One of the main reasons why the late Constantine Karamanlis insisted on Greece becoming a member of the European Community, the predecessor to the European Union, was that he saw a need to put the country under a broader security umbrella. It was about more than consolidating Greece’s democratic institutions; it also allowed the country to be more firmly anchored in the western camp, a key step following the Turkish invasion of Cyprus. Since joining the community, Greece has never really ever needed the help of the EU, or its most powerful governments, to tackle any hostile incidents with Turkey. Both in the 1987 crisis and the 1996 Imia dispute, it was the United States and NATO that stepped in to prevent an all-out conflict. Nevertheless, Greece’s accession to the EU and the eurozone has strengthened the country’s profile. It’s one thing to speak as a candidate of the EU and quite another as a nation that belongs to the European core.

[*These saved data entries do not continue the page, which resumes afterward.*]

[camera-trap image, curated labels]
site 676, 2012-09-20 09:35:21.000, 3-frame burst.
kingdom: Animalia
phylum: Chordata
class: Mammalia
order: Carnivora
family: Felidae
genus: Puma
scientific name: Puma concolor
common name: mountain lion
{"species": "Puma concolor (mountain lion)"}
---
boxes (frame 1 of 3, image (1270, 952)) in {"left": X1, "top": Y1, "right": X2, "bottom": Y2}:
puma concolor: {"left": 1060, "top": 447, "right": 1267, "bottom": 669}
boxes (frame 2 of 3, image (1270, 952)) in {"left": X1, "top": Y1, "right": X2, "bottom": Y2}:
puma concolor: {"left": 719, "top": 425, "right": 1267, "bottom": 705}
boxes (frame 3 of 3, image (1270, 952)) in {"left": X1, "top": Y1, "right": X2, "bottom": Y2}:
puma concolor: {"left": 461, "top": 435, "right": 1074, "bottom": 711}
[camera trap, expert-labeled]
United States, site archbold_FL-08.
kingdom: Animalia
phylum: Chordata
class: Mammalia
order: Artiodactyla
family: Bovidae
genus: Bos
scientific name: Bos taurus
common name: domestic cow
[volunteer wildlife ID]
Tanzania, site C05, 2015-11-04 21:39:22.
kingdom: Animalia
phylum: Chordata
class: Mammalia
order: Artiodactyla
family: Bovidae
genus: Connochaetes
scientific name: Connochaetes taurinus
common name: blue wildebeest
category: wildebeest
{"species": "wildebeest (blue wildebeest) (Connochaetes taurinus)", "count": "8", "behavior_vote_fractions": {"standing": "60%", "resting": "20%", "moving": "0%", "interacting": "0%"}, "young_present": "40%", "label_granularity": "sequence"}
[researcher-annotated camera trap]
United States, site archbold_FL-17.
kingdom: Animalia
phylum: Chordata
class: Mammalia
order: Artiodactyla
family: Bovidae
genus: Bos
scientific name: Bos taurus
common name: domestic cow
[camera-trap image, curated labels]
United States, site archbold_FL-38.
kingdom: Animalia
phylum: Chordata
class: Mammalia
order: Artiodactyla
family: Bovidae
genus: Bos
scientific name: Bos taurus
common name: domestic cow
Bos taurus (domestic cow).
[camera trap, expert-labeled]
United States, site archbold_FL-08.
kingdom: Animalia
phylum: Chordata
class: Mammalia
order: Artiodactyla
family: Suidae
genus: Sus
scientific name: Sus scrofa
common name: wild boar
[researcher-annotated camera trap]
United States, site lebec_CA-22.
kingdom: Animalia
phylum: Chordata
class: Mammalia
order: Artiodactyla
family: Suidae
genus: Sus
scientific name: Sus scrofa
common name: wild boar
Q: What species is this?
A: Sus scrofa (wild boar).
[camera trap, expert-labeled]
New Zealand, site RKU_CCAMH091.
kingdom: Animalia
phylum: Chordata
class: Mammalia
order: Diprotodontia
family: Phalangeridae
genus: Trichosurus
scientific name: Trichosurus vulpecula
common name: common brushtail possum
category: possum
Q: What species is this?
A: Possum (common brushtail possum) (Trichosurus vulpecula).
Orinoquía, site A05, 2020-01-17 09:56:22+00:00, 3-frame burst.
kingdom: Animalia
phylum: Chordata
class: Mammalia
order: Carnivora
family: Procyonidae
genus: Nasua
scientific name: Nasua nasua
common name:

The average Greek is well aware of this. One of the main reasons why the Greek public did not turn against the euro was the fear of geopolitical isolation in case of a euro exit. Even now, the average Greek feels that identifying with Europe helps stabilize the country and gives it more clout on a geopolitical level.
But things are changing. Washington is slowly withdrawing from the region and NATO’s presence has diminished. The question is: what would happen in the case of a serious engagement with Turkey over the Aegean Sea or Cyprus? So far, all we have are some vague statements by EU leaders like French President Francois Hollande. Prime Minister Antonis Samaras has obviously assessed the weight of these reassurances and would not take any initiative regarding the delineation of Greece’s exclusive economic zone without being certain of what Europe’s reaction would be in case of a hostile incident.
Some may claim that German Chancellor Angela Merkel does not have the best of relationships with Turkey and would offer Greece a helping hand in case of such an emergency. Others would rather place their money on Greece’s alliance with France. Either way, other interests would come into play here, such as the impact on Airbus sales to Turkey for example.
Greece’s position is obviously weaker, but there are no signs so far that this is something Turkey wishes to exploit. But even if it were to do so, the stance of the EU, and particularly of Germany and France, would have a significant effect on Greek sensibilities. Should the European security umbrella prove to be an illusion, Greeks would feel deeply betrayed.
The truth is that Greece has no other obvious geopolitical allies to turn to and only an extreme scenario would test the pledges of European solidarity.